Endometrial scratch is a technique that is used during fertility treatments to improve the chance of achieving a pregnancy.
A fine sterile plastic tube is passed through the cervix into the endometrial cavity and gentle suction is applied to “scratch” the endometrium. The procedure is undertaken in the outpatient clinic.
The test may cause some period-type pain and it is not unusual to have some spotting after the procedure. It is advised that a patient undergoing the procedure takes some paracetamol or Ibuprofen 1-2 hours beforehand.
The test is best performed around day 21 in the cycle before treatment commences. For patients who have an irregular cycle, Cheshire Fertility will advise when is best to perform the procedure.
Research and clinical studies suggests that scratching the uterine lining causes a ‘repair reaction’ which may increase embryo implantation rates:
- The repair process releases growth factors, hormones and chemicals.
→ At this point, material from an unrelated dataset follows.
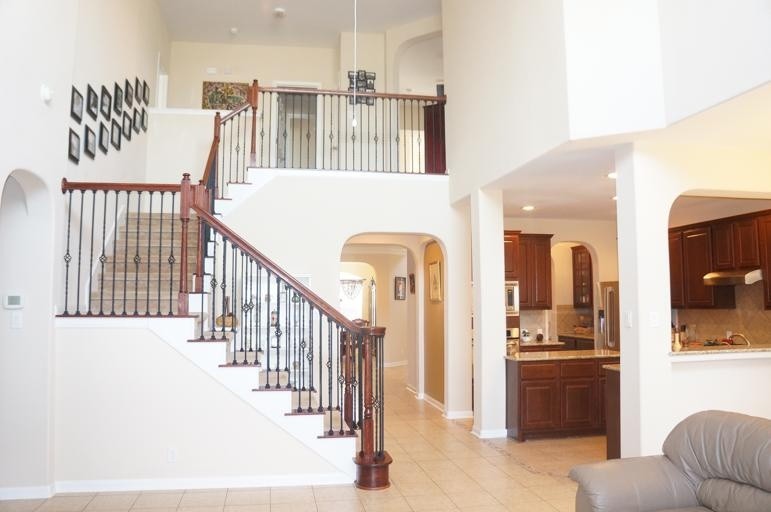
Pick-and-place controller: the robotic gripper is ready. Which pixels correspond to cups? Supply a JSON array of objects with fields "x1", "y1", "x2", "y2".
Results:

The new lining which grows after the procedure is thought to be more receptive to an implanting embryo and so increases the chances of pregnancy.
- ‘Gene switching’ – scientists believe that the genes which are responsible for implantation of embryos are sometimes not ‘switched on’ during the time when embryos are supposed to implant. Endometrial scratching may ‘switch on’ the genes that are responsible for preparation of the endometrium for implantation, which increases the chances of pregnancy.